• Given instruction: Every line from the one with "How distant from" through the end of the records below should be restated word for word, and nothing outside that span.

• Supplied entries:
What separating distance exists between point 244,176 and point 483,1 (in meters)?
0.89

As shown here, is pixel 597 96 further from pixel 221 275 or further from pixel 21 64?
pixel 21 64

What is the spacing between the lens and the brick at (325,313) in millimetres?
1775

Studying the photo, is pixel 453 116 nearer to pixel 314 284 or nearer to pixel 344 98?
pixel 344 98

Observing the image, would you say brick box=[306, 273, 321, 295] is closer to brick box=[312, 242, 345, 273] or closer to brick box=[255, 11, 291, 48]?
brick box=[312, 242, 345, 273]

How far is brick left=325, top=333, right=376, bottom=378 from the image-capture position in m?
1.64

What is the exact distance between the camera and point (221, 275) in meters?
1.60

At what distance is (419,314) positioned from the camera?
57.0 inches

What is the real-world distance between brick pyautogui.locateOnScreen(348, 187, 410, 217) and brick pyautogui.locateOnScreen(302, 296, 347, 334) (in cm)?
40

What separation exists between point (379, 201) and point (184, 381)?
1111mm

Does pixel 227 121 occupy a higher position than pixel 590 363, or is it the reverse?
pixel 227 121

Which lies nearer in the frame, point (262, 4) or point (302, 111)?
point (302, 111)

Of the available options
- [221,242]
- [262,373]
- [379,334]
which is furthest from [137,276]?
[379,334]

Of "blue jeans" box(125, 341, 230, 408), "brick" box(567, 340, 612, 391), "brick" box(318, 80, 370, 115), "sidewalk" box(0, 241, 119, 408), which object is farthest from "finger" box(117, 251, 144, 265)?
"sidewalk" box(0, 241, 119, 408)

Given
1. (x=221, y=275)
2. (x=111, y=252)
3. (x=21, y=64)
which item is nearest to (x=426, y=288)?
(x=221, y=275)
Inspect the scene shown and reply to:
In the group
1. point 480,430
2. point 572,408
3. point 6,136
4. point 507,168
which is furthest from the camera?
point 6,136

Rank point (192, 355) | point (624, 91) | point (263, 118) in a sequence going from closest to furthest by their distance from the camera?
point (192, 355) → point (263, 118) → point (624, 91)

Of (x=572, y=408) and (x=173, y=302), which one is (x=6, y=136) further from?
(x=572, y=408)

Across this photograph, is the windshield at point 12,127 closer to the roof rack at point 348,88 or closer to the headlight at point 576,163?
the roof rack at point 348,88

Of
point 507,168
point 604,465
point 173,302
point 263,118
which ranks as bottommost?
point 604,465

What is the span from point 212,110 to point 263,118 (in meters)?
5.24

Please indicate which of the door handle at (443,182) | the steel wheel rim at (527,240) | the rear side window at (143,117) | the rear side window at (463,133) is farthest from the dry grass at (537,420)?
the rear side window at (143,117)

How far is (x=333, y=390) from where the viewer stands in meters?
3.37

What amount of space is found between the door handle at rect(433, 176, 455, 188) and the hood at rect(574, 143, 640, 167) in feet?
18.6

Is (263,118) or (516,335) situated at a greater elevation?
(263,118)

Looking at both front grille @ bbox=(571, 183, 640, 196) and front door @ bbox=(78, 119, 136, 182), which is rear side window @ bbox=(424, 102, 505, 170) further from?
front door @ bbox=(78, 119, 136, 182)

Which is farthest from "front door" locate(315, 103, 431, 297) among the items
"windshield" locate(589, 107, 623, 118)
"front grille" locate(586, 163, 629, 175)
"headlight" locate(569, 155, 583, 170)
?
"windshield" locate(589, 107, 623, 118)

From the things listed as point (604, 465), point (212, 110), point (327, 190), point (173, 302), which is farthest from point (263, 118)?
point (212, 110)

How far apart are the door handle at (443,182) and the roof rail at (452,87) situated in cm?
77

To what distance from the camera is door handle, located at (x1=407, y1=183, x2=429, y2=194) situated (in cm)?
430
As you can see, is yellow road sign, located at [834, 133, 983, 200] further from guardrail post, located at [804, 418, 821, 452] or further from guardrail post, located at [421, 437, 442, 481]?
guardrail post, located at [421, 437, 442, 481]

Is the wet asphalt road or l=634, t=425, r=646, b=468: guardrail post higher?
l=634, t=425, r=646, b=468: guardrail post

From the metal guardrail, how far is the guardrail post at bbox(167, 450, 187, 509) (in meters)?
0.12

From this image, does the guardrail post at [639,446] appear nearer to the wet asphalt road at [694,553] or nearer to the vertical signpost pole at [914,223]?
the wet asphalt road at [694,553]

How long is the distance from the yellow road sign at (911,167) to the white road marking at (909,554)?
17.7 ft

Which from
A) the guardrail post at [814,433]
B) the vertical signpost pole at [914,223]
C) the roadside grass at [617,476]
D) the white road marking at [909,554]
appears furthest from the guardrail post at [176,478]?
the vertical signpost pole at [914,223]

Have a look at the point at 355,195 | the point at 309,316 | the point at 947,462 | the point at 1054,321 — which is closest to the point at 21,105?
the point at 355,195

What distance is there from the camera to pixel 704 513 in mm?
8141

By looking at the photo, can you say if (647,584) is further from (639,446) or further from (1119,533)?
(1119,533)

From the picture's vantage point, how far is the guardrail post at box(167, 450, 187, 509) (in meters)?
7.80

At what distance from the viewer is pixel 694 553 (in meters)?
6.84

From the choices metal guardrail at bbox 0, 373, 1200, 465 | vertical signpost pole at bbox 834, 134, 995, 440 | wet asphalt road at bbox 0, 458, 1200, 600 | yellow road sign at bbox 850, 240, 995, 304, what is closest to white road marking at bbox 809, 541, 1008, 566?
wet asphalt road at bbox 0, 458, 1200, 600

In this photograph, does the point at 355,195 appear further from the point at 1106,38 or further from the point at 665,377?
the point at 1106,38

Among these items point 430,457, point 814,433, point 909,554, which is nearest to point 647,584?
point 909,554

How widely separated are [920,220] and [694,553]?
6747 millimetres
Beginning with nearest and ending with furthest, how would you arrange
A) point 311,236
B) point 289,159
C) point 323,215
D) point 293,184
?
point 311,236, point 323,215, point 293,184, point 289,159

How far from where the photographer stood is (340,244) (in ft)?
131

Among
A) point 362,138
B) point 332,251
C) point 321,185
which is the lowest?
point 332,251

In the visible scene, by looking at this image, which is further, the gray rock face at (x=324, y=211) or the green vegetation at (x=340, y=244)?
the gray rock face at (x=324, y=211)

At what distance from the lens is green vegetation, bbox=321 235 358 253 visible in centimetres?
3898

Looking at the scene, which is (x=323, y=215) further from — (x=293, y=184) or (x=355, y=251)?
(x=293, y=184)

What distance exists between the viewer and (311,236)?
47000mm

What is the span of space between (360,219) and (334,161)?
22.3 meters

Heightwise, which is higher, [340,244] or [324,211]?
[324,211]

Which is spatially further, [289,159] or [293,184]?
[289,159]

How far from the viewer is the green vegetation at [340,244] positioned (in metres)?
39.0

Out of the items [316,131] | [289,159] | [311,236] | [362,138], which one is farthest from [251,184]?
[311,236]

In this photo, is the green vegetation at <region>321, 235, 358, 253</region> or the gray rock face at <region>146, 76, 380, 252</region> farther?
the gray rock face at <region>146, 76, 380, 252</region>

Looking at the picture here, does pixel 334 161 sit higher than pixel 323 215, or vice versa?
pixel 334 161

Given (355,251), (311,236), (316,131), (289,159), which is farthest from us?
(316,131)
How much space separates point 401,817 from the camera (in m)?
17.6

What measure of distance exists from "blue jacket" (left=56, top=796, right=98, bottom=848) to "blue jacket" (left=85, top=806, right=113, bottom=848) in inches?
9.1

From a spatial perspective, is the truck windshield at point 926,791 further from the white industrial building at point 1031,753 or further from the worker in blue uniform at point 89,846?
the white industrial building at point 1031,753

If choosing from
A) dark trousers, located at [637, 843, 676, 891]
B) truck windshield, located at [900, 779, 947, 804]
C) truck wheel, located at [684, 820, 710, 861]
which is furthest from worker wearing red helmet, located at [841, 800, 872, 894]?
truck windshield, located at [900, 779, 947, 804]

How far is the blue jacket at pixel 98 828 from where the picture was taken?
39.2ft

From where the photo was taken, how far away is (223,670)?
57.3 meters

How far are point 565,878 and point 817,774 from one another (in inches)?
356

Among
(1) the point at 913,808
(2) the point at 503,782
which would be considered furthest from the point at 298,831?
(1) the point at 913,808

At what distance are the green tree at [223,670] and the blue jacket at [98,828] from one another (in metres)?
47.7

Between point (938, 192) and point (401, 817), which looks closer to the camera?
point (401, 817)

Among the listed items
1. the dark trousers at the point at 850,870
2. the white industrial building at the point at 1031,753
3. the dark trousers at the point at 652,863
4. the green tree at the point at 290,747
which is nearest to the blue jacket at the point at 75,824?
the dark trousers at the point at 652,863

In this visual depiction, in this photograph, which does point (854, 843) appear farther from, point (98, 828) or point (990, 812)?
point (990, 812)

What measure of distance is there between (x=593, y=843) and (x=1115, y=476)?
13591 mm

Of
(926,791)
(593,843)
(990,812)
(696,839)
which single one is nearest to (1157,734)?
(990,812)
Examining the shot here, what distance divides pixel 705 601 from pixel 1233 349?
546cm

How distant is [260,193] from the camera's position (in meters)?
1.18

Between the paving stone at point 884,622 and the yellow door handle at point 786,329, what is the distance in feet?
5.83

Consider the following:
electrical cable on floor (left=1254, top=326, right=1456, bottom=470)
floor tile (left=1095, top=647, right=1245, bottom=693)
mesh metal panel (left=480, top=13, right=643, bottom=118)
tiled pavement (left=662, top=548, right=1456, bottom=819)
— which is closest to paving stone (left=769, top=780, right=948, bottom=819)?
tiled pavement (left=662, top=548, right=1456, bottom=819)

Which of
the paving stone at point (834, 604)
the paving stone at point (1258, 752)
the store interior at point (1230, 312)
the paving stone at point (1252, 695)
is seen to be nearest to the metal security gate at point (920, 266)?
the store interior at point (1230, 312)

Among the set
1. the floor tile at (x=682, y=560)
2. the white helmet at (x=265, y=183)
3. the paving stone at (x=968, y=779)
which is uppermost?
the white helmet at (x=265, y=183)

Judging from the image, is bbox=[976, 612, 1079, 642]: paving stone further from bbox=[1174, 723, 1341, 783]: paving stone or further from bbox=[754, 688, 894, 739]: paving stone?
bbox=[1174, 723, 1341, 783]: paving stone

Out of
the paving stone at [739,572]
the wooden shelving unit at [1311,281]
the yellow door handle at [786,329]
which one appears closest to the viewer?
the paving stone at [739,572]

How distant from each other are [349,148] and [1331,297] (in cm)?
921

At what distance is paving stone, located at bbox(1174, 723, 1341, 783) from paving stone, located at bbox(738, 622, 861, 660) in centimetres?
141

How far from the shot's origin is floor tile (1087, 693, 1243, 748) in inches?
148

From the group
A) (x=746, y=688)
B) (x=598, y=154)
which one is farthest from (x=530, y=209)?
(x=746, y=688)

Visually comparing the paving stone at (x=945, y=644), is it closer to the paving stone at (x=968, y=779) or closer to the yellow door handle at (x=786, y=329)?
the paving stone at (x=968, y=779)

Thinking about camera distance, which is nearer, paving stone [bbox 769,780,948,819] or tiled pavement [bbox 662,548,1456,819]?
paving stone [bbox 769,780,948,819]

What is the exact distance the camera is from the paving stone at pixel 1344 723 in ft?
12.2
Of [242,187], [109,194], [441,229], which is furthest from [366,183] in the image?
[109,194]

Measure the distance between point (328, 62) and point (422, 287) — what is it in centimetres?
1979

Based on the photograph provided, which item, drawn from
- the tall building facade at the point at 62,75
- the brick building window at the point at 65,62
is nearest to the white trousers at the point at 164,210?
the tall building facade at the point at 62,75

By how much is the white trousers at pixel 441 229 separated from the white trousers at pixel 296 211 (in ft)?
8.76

• Answer in full:
How distant from each other are [349,148] and [1331,297] (in cm)?
921

At what distance is paving stone, located at bbox(1174, 723, 1341, 783) from paving stone, located at bbox(738, 622, 861, 660) in centimetres?
141

How far from the shot's origin is floor tile (1087, 693, 1243, 748) in inches?
148

From the group
A) (x=746, y=688)
B) (x=598, y=154)
which one is farthest from (x=530, y=209)?
(x=746, y=688)

Visually comparing the paving stone at (x=945, y=644), is it closer to the paving stone at (x=968, y=779) or closer to the yellow door handle at (x=786, y=329)?
the paving stone at (x=968, y=779)

Thinking about camera distance, which is nearer, paving stone [bbox 769,780,948,819] or tiled pavement [bbox 662,548,1456,819]?
paving stone [bbox 769,780,948,819]

What is the exact distance the camera is from the paving stone at pixel 1344 723 in ft?
12.2
Of [242,187], [109,194], [441,229], which is furthest from [366,183] in the image?
[109,194]

Measure the distance between point (328, 62) and point (422, 287) — what is it in centimetres?
1979

Based on the photograph provided, which item, drawn from
- the tall building facade at the point at 62,75
- the brick building window at the point at 65,62
is nearest to the white trousers at the point at 164,210?
the tall building facade at the point at 62,75

By how much is the white trousers at pixel 441 229 separated from the white trousers at pixel 296 211 (in ft)?
8.76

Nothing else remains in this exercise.